▶ Text excerpt:
——

The CPGB’s simplistic ‘any support is political support’ has more in common with Stalinism and justifications for substantive political support to the ‘progressive’ bourgeoisie than it does with Leninism.
Simon Keller
email

Workers’ unity
How dumb of the Kosovans to be taken in by a CIA plot, when they could have lived happily in brotherhood and unity within the socialist utopia of Serbia. Or perhaps how dumb of Richard Roper not to notice that the Kosovans as a whole wanted to be free of Serbia and escape Milosevic’s chauvinist oppression (Letters, February 3). The rights, wrongs and history of it do not change the question as to how the situation can best be resolved by the working class, though I find it significant that the feelings of the Kosovan masses are simply dismissed by comrade Roper.

We did not, do not, support the free market or any other form that capitalism may take in central and eastern Europe or anywhere in the world. We advocated the self-determination of Kosova as the best answer available to the working class in the circumstances. Comrade Roper and his fellow thinkers supported the reactionary anti-socialist Milosevic as the only possible way of opposing imperialism. In service to this idea they trampled reality underfoot.

I think comrade Roper misunderstood my closing remarks - probably because of his Stalinist tendencies he has little understanding of democracy. Imperialism may grant Kosova independence, though it shows no signs of doing so at the present. Imperialism intervened in the region for its own reasons, not because it supports the right to self-determination.

Finally, there is comrade Evangelos. I am glad he has also decided to continue the debate (Letters, February 3). I am as interested as him in reducing the competition between workers, but there is a right way to do it - through workers’ unity (remember, workers have no country) - and a wrong way to do it - workers’ disunity - which won’t work. The belief that Britain can be isolated from the rest of the world is just a fantasy.

In the 19th century, when Irish labour was undermining British working class living standards and being used to break strikes, forward-looking leaders not only turned to organising all workers, irrespective of where they came from: they also sought to organise in Ireland.

——

▶ Data section:
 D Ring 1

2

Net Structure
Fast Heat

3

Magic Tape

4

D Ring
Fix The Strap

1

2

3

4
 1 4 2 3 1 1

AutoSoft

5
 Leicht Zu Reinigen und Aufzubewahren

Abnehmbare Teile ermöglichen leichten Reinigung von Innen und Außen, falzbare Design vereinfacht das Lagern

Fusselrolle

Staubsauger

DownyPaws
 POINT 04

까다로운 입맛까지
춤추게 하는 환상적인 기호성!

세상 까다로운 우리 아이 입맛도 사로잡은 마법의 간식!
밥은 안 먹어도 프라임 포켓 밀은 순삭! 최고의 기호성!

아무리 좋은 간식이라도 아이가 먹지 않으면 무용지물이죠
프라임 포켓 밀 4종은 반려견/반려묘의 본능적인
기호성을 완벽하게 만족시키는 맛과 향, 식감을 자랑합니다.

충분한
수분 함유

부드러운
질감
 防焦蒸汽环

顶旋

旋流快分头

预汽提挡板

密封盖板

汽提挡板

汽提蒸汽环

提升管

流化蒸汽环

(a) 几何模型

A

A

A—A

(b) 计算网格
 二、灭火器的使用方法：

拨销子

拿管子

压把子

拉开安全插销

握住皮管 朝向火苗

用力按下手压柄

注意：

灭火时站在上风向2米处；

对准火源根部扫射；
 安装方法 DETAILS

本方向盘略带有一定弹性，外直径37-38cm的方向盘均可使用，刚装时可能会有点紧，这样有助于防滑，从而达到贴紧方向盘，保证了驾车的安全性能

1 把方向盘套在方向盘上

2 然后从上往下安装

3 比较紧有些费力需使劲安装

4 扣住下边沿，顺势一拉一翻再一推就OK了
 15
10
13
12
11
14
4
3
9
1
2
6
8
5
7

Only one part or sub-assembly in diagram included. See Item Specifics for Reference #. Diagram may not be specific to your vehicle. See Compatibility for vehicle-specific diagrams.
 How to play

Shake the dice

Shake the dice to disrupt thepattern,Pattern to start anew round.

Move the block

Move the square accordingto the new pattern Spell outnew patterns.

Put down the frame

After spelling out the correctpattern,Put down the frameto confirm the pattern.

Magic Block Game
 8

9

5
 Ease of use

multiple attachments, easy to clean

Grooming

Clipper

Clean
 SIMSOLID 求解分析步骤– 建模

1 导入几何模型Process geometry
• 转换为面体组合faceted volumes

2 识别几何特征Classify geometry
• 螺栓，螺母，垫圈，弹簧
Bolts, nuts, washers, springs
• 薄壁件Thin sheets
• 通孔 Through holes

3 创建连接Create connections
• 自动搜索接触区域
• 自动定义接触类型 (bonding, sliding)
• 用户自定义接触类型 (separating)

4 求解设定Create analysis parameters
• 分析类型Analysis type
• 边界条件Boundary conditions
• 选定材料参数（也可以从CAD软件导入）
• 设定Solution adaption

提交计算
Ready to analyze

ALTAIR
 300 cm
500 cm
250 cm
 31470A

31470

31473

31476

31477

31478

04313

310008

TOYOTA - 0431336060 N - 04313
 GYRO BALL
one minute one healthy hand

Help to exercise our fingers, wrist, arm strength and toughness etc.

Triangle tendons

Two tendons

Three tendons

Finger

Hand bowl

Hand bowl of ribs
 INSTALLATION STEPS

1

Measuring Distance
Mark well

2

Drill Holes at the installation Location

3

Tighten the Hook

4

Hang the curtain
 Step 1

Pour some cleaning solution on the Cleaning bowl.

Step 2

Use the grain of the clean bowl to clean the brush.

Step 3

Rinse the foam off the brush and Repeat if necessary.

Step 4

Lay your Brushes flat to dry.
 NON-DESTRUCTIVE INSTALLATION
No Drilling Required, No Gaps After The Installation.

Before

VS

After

——

▶ About this exercise: Can you pick up the letters on Kosova and workers' unity after their final sentence and carry them forward? The data has no connection to the letters on Kosova and workers' unity.

▶ Solved problem:
Today the European Union has been enlarged and it is no good bemoaning the fact. We need to take advantage of it to extend working class influence and jointly campaign to increase the wages and conditions of all through trade union and political organisation on an EU-wide basis.
Phil Kent
Haringey

German left
As you don’t know too much about the political situation in Germany, you couldn’t know much about the new party, Wahlalternative Arbeit und Soziale Gerechtigkeit (‘Socialist or welfare state party’, November 25).

It is the left wing of the SPD, the party of Schröder, and there are a lot of former SPD members, including trade unionists, that founded this party. They don’t fight against the government - their only concern is how to stop the frustrated masses from making revolution against the terrible situation in our country. They have set up a more leftwing SPD to stabilise the political situation.

Or do you think, under capitalism we can gain “justice for all” - a demand of the new party?
M Klingender
email

Economic demands
Ian Mahoney’s article, ‘Sectarian killers at the funeral’, draws our attention to how the revolutionary left seems to suffer a lack of conviction in their professed Marxist politics when it came to being involved with the Socialist Alliance and Respect (Weekly Worker February 3).

But Ian goes on to state: “Economic struggles against employers and the government’s anti-trade union laws have no inherent logic pointing to state power and ending exploitation. Economic struggles are the guerrilla warfare of the working class.”

However, there are plenty of pay and conditions-type economic demands within the CPGB draft programme. What makes the CPGB’s demands for a minimum wage, trade union rights, childcare, etc revolutionary, while Respect’s similar demands are somehow pointless economic struggles?
Steve Whitehall-Smith
Walthamstow

Continue SA
Ian Mahoney presents those of us who want to continue the Socialist Alliance after the SWP’s sectarian and bureaucratic performance last Saturday with a real dilemma. On the one hand he says it is not serious politics to continue without any of the main left groups being on board. On the other hand he says the closure of the Socialist Alliance by the SWP is “a victory for the miserable sectism that dominates the left” (Weekly Worker February 3). So presumably we independent socialists have to wait around for one of the miserable sects to stop being a miserable sect before we can build socialist unity.

The questions arise as to why the other left groups have allowed the SWP to get away with the closure of the Socialist Alliance and why they are not with us in continuing. The SA could have developed in the same direction as the SSP - as a party allowing factions and platforms. All the left groups seem fairly well ensconced in the SSP, but apparently they believe matters have to be run differently down south for some reason.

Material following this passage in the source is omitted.